» Stated exercise A: In the passage on factorial invariance across age groups, which age group had the highest GFI under strong metric invariance?
» Stated exercise B: Continue the passage on factorial invariance across age groups from its last sentence.

» Source text:
>>>

The total sample was then subdivided by age into nine nonoverlapping subsets with mean ages 90 (n = 39), 81 (n = 136), 74 (n = 260), 67 (n = 291), 60 (n = 260), 53 (n = 193), 46 (n = 154), 39 (n = 124), and 29 (n = 164) years. The variance–covariance matrix for each set was then modeled with respect to each of the three invariance levels specified for the overall model.
As indicated in this section, model testing then proceeded at the three levels of stringency listed for determining factorial invariance:
1. Strong metric invariance. Model fits for the subsets were, of course, somewhat lower than for the total set, but except for ages 81 and 90 years (the oldest cohorts), they were still quite acceptable. The oldest cohort, perhaps because of the small sample size, had the lowest GFI (.596), and the 67-year-olds had the highest (.893).
2. Weak metric invariance. When unique variances and the factor variance–covariance matrices were freely estimated across groups, statistically significant improvements of model fit occurred for all age groups. As in the complete metric invariance models, the poorest fit (.669) was again found for the oldest age group, with the best fit (.913) occurring for the 74-year-olds. Substantial differences in factor variances were found across the age groups. Variances increased systematically until the 60s and then decreased. Covariances also showed substantial increment with increasing age.

<<<

Raw records
>>>

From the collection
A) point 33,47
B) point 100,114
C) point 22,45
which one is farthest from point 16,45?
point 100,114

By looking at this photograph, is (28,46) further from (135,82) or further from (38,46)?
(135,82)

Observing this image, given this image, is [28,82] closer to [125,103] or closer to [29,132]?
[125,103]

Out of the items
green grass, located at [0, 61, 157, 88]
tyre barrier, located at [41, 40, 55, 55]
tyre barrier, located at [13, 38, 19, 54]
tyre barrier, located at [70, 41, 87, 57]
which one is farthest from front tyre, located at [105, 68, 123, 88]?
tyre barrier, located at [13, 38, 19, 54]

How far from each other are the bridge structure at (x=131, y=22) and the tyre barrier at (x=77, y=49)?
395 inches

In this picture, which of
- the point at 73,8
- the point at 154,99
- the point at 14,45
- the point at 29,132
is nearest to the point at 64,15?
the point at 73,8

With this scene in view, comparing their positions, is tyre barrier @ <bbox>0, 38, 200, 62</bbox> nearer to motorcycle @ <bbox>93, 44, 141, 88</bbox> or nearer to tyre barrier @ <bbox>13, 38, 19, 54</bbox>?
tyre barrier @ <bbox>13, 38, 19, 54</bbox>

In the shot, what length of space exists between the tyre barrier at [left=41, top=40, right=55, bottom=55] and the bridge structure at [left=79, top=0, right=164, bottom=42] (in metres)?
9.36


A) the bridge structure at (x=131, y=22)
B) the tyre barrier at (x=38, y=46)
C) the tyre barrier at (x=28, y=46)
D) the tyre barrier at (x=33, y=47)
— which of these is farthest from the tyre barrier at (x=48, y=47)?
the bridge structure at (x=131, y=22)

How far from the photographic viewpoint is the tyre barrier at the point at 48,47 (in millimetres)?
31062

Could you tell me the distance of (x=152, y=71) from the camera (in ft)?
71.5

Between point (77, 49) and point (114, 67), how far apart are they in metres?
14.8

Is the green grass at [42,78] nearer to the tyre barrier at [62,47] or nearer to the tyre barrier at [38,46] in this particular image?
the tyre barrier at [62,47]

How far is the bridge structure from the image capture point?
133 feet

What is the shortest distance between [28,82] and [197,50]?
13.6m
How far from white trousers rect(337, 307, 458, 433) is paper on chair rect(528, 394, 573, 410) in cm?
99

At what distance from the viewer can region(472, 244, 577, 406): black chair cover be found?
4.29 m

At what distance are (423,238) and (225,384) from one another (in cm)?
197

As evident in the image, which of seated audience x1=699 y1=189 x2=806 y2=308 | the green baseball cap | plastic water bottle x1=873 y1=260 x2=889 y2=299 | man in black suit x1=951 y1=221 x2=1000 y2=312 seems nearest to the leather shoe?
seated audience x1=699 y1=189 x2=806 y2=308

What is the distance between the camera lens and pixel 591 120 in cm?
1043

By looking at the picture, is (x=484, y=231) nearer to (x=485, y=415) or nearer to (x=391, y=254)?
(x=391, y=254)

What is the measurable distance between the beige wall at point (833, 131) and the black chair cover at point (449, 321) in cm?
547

<<<

» Task result A: The 67-year-olds, with a GFI of .893.

» Task result B:
3. Configural invariance. In the final set of analyses, factor patterns as specified in table 8.8 were maintained, but the factor patterns were freely estimated. Again, significant improvement in fit was obtained for all age groups, with the goodness-of-fit indices ranging from a low of .697 for the oldest group to a high of .930 for the 74-year-olds. Hence, the configural invariance model must be accepted as the most plausible description of the structure of this data set.
The demonstration of configural (factor pattern) invariance is initially reassuring to developmentalists in that it confirms the hope that it is realistic to track the same basic constructs across age and cohorts in adulthood. Nevertheless, these findings give rise to serious cautions with respect to the adequacy of the construct equivalence of an age-comparative study. Given the fact that we could not accept a total-population-based measurement model at either metric or incomplete metric invariance level for any age/cohort, we had to consider the use of single estimators of latent constructs as problematic in age-comparative studies.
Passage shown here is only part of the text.